PEDRO Sánchez nos ha acostumbrado a las primeras veces. La primera vez que un secretario general defenestrado retorna a la secretaría general, o que triunfa una moción de censura, o que se gobierna España con los votos de los partidos que han protagonizado un golpe a la Constitución. No toda primera vez que sucede algo, como vemos, sucede para bien. Desde que se anunció la fecha de la convocatoria electoral, Sánchez está incurriendo en otra ominosa primera vez: es la primera vez, como ha denunciado Ana Pastor, que se abusa del decreto ley de la forma en que lo está haciendo el sanchismo. Hasta ahora se había reservado la actividad legislativa de la Diputación Permanente para medidas de «extraordinaria y urgente necesidad», como exige el artículo 86 de la Constitución; necesidades tales como afrontar los efectos de una inundación en Canarias o del terremoto de Lorca. Pero es la primera vez que un presidente, con las Cortes disueltas, acelera la manivela del decretazo con coartada social para comprar votos en plena precampaña y de paso retratar a la oposición como antisocial si se atreve a discrepar votando en contra.

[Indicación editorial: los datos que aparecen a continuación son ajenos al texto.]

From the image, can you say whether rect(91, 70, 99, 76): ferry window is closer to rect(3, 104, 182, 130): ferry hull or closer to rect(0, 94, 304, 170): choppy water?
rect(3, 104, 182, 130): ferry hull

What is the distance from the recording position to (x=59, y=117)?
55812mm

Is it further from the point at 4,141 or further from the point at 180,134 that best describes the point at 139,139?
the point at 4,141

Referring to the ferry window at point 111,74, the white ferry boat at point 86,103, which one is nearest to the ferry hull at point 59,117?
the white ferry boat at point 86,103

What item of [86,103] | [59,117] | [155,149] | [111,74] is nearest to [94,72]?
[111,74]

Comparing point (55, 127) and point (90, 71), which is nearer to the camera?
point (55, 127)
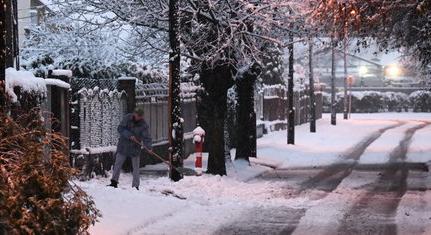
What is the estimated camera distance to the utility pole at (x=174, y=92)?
1339 cm

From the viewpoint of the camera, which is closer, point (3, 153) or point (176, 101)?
point (3, 153)

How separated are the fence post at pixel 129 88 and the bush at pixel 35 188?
10.0m

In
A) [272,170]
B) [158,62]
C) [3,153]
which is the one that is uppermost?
[158,62]

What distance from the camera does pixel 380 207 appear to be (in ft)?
39.9

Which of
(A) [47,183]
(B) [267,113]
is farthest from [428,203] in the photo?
(B) [267,113]

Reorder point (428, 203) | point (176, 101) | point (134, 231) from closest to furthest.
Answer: point (134, 231) → point (428, 203) → point (176, 101)

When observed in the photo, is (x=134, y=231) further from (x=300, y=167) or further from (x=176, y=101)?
(x=300, y=167)

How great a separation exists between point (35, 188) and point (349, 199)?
7.99 meters

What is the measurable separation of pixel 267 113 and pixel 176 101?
16.9 m

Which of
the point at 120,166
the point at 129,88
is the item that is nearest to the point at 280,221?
the point at 120,166

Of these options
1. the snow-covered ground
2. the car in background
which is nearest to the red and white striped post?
the snow-covered ground

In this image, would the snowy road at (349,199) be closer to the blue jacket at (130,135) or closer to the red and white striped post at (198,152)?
the red and white striped post at (198,152)

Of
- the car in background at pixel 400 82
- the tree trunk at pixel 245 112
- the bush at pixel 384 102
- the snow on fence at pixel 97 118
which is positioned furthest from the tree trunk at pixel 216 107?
the car in background at pixel 400 82

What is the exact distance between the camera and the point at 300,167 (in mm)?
19578
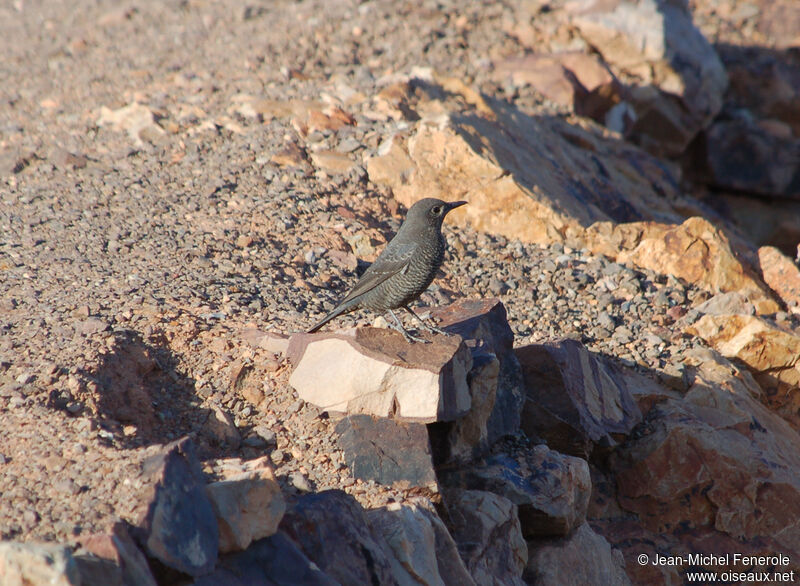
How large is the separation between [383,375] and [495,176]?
380 cm

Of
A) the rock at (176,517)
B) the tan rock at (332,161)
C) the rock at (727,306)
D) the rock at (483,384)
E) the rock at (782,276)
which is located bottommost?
the rock at (782,276)

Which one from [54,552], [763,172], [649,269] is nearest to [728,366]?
[649,269]

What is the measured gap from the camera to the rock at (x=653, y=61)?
12016 mm

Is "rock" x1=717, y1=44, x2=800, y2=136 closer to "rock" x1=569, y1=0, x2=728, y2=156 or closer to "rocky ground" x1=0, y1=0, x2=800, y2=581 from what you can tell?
"rocky ground" x1=0, y1=0, x2=800, y2=581

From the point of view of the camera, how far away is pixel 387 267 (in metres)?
5.16

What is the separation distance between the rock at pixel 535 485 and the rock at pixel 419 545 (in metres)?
0.61

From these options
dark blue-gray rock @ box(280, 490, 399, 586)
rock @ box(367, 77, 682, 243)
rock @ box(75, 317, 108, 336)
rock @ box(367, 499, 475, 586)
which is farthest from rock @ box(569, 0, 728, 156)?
dark blue-gray rock @ box(280, 490, 399, 586)

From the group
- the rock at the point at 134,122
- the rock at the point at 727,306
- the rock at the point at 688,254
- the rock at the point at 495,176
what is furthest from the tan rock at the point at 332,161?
the rock at the point at 727,306

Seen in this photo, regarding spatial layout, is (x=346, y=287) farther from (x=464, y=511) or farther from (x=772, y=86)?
(x=772, y=86)

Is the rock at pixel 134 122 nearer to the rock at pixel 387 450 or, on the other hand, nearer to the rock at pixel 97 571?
the rock at pixel 387 450

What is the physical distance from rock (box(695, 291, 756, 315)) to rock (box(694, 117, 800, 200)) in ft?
22.6

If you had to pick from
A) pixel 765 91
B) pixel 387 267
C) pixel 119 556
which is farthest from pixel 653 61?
pixel 119 556

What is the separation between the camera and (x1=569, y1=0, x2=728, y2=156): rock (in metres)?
12.0

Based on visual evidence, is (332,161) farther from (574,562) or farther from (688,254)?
(574,562)
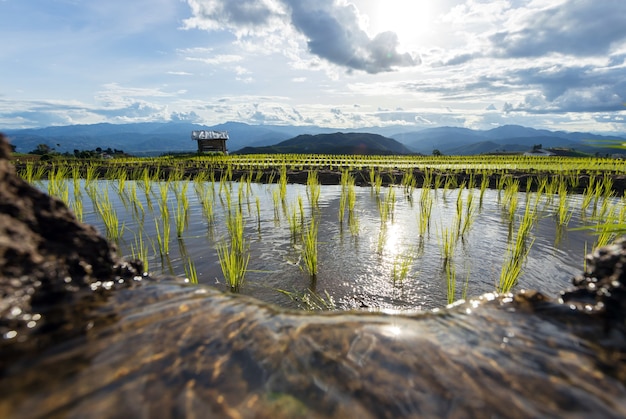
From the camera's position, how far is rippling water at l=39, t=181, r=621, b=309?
142 inches

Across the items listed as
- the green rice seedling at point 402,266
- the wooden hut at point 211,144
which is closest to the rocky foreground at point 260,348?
the green rice seedling at point 402,266

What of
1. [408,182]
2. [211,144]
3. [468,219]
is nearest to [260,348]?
[468,219]

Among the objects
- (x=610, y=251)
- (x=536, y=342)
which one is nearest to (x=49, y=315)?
(x=536, y=342)

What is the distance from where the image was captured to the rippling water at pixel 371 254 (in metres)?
3.60

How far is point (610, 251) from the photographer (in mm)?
1971

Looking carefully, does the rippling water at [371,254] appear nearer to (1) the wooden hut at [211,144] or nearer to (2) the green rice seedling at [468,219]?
(2) the green rice seedling at [468,219]

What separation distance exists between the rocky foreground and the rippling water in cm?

La adopción ordinaria de medidas extraordinarias es el rasgo que delata al arbitrista. Quien durante nueve meses ha tratado de compensar su exigua representación de 84 escaños con un descarado ninguneo de la Cámara Baja, sede de la soberanía de todos los españoles, profundiza ahora su deriva autoritaria por groseros propósitos electoralistas. Sánchez ha batido todos los récords de unilateralismo legislativo en relación con el tiempo que lleva en Moncloa. Lo cual revela un abierto desprecio del pluralismo parlamentario y una obsesión sincera por el mantenimiento en el poder a toda costa. De los seis decretos aprobados ayer, solo el que proponía medidas de protección para los españoles en caso de Brexit sin acuerdo cumple con el requisito de urgencia constitucional; todos los demás –desde la ampliación de los permisos de paternidad a los chapuceros subsidios para parados mayores de 52 años (uno de cada tres no se están concediendo), por no hablar de la prórroga del permiso a ayuntamientos y comunidades para gastar su superávit sin destinarlo a amortizar deuda– despiden un tufo electoralista al precio de un incremento del déficit que Bruselas mira con preocupación.

Pero lo más degradante de la foto que ayer reeditó la alianza de la moción de censura, prebendas al PNV aparte, fue el decisivo voto de Bildu, del que Otegi corrió a ufanarse. Otra primera vez: que los testaferros de la banda asesina, sin haber condenado explícita e inequívocamente sus crímenes sin recurrir a eufemismos cobardes, posean el poder de condicionar la acción del Gobierno de España. Pero lo poseen porque Pedro Sánchez se lo ha concedido. Porque Sánchez es capaz de hacer eso –blanquear a los batasunos– y de hacer que pase otra vez tras el 28-A.